C'est lorsque les peintres sont au travail que le film est encore le plus beau. La façon de tenir les longs pinceaux qui semblent ne jamais sécher, les attitudes pour travailler, accroupi, à genoux, tout est singulier dans cet art particulier. Comme les promenades d'Hokusai au bord de l'eau qui semble découvrir émerveillé la silhouette massive, grandiose presque triomphale du Mont Fuji et l'amène à son oeuvre majeure La Grande Vague de Kanagawa et ses curieuses griffes pour représenter l'écume. Rarement l'acte même de peindre aura été aussi bien rendu au cinéma. Ces moments où le pinceau crisse sur le papier sont remarquables.
"Le processus de production des peintures japonaises traditionnelles n'implique pas beaucoup de mouvement. Plutôt que d'avoir recours à des artifices de mise en scène pour le rendre spectaculaire, j'ai essayé de montrer la particularité de chaque peintre à travers la façon dont il tient ses pinceaux, par exemple", précise Hajime Hashimoto. C'est très réussi, on se trouve au coeur même de l'oeuvre.
A noter également la très belle scène où l'on assiste à la fabrication des estampes. Elles sont gravées sur bois et le réalisateur précise encore : "les techniques ancestrales de production des estampes ont été fidèlement transmises jusqu'à nos jours, et des tirages réalisés de la même manière qu'à l'époque d'Edo ont pu être utilisées dans le film."

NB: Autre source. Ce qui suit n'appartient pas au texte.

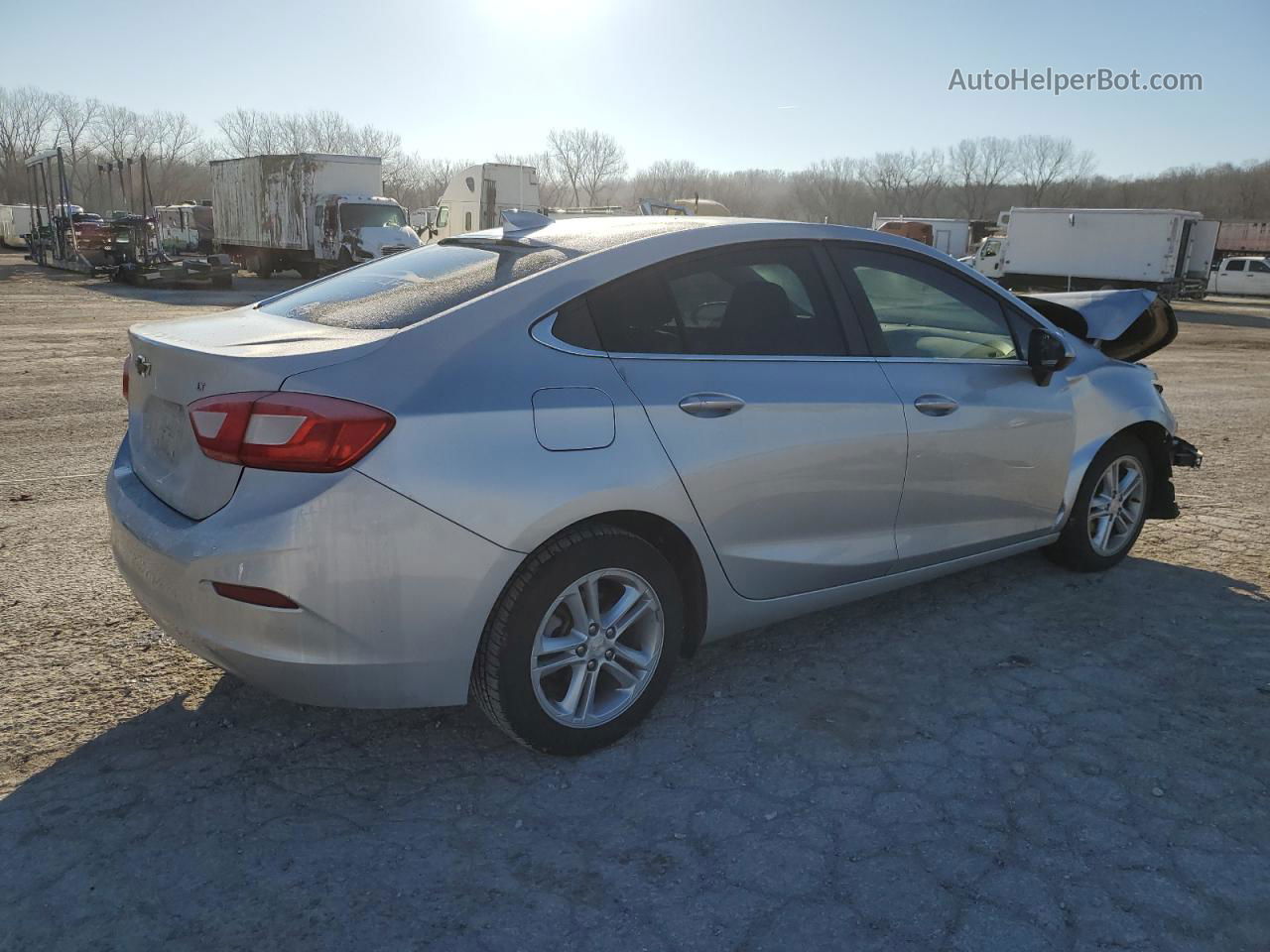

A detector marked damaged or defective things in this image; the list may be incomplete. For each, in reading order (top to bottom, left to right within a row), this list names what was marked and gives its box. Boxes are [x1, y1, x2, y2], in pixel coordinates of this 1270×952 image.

Hosukai jeune est interprété par un acteur qui a bien grandi depuis qu'il avait été l'aîné admirable d'une fratrie en souffrance dans Nobody knows le drame bouleversant de Kore Eda et la sensation de Cannes 2004 où il avait remporté le Prix d'interprétation masculine à 14 ans.
Ce film esthétiquement somptueux n'est pas un biopic ordinaire.
Commentaires
J'ai moi aussi beaucoup aimé, la forme et le fond.
Le film est un véritable hommage à la peinture et au dessin (au pinceau).
Il contient aussi me semble-t-il un message adressé au monde contemporain. Les artistes et écrivains encourent les foudres des puissants. Hier comme aujourd'hui, certains politiques et religieux n'aiment pas être caricaturés et veulent contrôler la création...
L'art c'est comme les femmes, ça fait peur. Je ne sais pas pourquoi je dis ça, c'est hors sujet.
Tant pis.
Ce film est beau et j'ai adoré ces pinceaux/crayons incroyables. ça donne envie de s'y mettre.
J'ai vu plusieurs fois des expos d'Hokusaï, sans connaître la vie du peintre ; ne serait-ce que du point de vue esthétique, j'ai très envie de voir le film.
Ah j'aimerais voir une telle expo.
Le film est TRÈS intéressant.
Très intéressant et beau esthétiquement, j'ai juste trouvé que ça manquait un peu de "chair" et de passion, trop "sage" mais surtout il manque des pans importants de sa vie alors que le film s'attarde sur des "détails". Mais ça reste un film magnifique à conseiller
N'oublions pas que le film est amputé d'une demi heure. Ceci explique peut-être cela.
Encore un film que j'ai sur ma liste mais que je ne suis pas sure d'avoir le temps de voir avant sa disparition des écrans :( on a pas mal de propositions très intéressantes en ce moment !
Oui c'est très original et tellement beau.